Start of GIVEN TEXT

Phase 9.1 ships this with three subtests: chan_basic (capacity 1 int), chan_bool (capacity 2 bool), chan_buffered (capacity 3 FIFO). All single-thread because Phase 9.1 predates the go keyword lowering; multi-thread channel use lands in Phase 9.2.

The capacity argument is lowered through lowerExpr, so make_chan(n) where n is a variable works, not just literal constants.

Streams

Streams are 1-to-many: one producer, multiple subscribers, each subscriber with a bounded buffer (backpressure). The runtime struct:

type Stream[T any] struct {
    mu   sync.Mutex
    subs []chan T
}

func StreamMake[T any](cap int) *Stream[T] {
    return &Stream[T]{}
}

func (s *Stream[T]) Subscribe() <-chan T {
    s.mu.Lock()
    defer s.mu.Unlock()
    ch := make(chan T, 64) // default subscriber buffer
    s.subs = append(s.subs, ch)
    return ch
}

func (s *Stream[T]) SubscribeLimit(cap int) <-chan T {
    s.mu.Lock()
    defer s.mu.Unlock()
    ch := make(chan T, cap)
    s.subs = append(s.subs, ch)
    return ch
}

func (s *Stream[T]) Emit(v T) {
    s.mu.Lock()
    defer s.mu.Unlock()
    for _, ch := range s.subs {
        select {
        case ch <- v:
        default: // backpressure: drop on full
        }
    }
}

The select with a default branch implements backpressure-as-drop: if a subscriber's channel is full, the emit silently drops for that subscriber. This matches the MEP-55 stream-backpressure semantics. Phase 9.2 wires this.

The mutex inside the stream is the only sync.Mutex use in the runtime. We considered alternatives:

• sync/atomic with a copy-on-write slice. Rejected: Emit is the hot path, Subscribe is the cold path; CoW makes the cold path cheap but the hot path expensive.
• One chan T per subscriber held in a sync.Map. Rejected: sync.Map is keyed; we want a slice of channels with no key.
• Lock-free channel of channels. Rejected: complexity not justified by the use cases we have.

Agents

Mochi agents are stateful actors with message-passing semantics. The lowering produces:

agent Counter {
    state count: int = 0
    on tick {
        count = count + 1
    }
    on get(reply: chan int) {
        send(reply, count)
    }
}

let c = spawn Counter()
c.tick()
c.tick()
let reply = make_chan(1)
c.get(reply)

End of GIVEN TEXT

> [WORK INSTRUCTION A] Summarize the excerpt on channels, streams and agents in two sentences.
> [WORK INSTRUCTION B]
Answer these questions from the excerpt on channels, streams and agents, one per line:
(i) What default buffer size does Subscribe give a new subscriber channel?
(ii) In which phase does multi-thread channel use land?
(iii) Why was holding one chan T per subscriber in a sync.Map rejected?
> [WORK INSTRUCTION C] Go on with the excerpt on channels, streams and agents from the point where it stops.
The lines have no connection to the excerpt on channels, streams and agents.

Start of DATASET SECTION

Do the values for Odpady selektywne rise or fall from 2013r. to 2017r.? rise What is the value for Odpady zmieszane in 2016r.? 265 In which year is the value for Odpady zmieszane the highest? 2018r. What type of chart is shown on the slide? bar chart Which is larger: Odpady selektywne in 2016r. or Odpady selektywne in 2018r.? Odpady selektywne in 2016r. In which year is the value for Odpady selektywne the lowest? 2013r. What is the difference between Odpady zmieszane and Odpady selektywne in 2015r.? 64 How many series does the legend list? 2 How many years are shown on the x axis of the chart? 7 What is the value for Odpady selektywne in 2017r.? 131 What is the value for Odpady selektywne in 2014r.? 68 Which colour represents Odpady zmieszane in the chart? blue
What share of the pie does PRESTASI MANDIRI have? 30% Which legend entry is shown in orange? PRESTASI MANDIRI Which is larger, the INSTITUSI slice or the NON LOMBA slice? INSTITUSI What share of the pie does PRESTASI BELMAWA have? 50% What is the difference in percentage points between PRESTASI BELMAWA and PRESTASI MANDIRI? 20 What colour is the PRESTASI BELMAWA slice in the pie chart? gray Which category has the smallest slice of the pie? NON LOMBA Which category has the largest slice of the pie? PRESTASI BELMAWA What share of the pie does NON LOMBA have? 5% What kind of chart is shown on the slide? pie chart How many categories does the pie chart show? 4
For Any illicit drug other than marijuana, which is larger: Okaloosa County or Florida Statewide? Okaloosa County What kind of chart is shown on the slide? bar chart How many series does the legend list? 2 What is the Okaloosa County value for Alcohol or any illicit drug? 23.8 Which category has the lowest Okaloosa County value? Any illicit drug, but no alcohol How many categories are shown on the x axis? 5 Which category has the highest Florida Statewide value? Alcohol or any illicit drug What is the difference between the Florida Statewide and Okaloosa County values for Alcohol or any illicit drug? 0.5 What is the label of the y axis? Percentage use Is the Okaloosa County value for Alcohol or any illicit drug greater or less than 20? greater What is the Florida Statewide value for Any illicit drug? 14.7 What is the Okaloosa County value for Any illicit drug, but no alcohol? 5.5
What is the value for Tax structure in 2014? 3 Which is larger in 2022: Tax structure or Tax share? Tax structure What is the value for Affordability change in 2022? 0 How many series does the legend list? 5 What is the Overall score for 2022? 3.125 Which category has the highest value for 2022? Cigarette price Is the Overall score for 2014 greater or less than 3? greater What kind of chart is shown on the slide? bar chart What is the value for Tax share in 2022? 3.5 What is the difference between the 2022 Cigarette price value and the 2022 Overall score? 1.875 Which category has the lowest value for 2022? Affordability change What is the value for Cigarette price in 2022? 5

End of DATASET SECTION

> [ANSWER SECTION A] Phase 9.1 ships channels with three single-thread subtests, and because the capacity argument is lowered through lowerExpr, a variable capacity works as well as a literal one. Streams link one producer to multiple subscribers with bounded buffers, where Emit silently drops a value for any subscriber whose channel is full and a mutex was chosen over three rejected alternatives; agents are stateful actors with message-passing semantics.

> [ANSWER SECTION B]
(i) 64
(ii) Phase 9.2
(iii) Because sync.Map is keyed, and the design wants a slice of channels with no key.

> [ANSWER SECTION C]
print(recv(reply))   // 2

lowers to:

type CounterAgent struct {
    in    chan counterMsg
    Count int64
}

type counterMsg interface{ isCounterMsg() }
type counterTickMsg struct{}
type counterGetMsg struct{ Reply chan int64 }

func (*counterTickMsg) isCounterMsg() {}
func (*counterGetMsg) isCounterMsg()  {}

func NewCounter() *CounterAgent {
    a := &CounterAgent{in: make(chan counterMsg, 64)}
    go a.run()
    return a
}

func (a *CounterAgent) run() {
    for m := range a.in {
        switch m := m.(type) {
        case *counterTickMsg:
            a.Count = a.Count + 1
            _ = m
        case *counterGetMsg:
            m.Reply <- a.Count
        }
    }
}

func (a *CounterAgent) Tick() { a.in <- &counterTickMsg{} }
func (a *CounterAgent) Get(reply chan int64) {
    a.in <- &counterGetMsg{Reply: reply}
}

c := NewCounter()
c.Tick()
c.Tick()
reply := make(chan int64, 1)
c.Get(reply)
fmt.Println(<-reply)

Key choices:

1. Goroutine spawn inside NewCounter. The user does not call go explicitly; spawn does it. This matches Mochi's actor model where every agent is alive after construction.
2. Discriminated interface for messages. One marker method, one struct per on Foo handler. Same pattern as sum types.
3. in channel buffered at 64. Configurable via MOCHI_AGENT_BUF env var; 64 is a default that matches Erlang's per-process mailbox sizing heuristic.
4. No supervisor by default. Phase 10 lands the supervisor as an opt-in mochiruntime/agent.Supervise(NewCounter, agent.WithRestart(3)). The plain spawn Counter() does not get restart-on-panic; that is a choice the source language makes per call-site.
5. for m := range a.in exits when in is closed. This is the agent's stop lowering: c.stop() closes a.in which exits the loop.

Async / await

Mochi's async and await are colouring annotations: they mark which functions perform async work and where the boundaries are. The Go target lowers them as identity (no go statement, no chan T waiting):

async fun fetch_data(): string {
    return httpGet("https://example.com")
}

let data = await fetch_data()

lowers to:

func fetchData() string {
    return mochiruntime.HttpGet("https://example.com")
}

data := fetchData()

This is the "async colouring is a typecheck pass with no runtime effect" model. Phase 11 wires this. The Go runtime's M:N scheduler already gives us concurrency without per-await suspension points; we do not need to mirror the source-language async/await onto Go's chan T-based promise pattern.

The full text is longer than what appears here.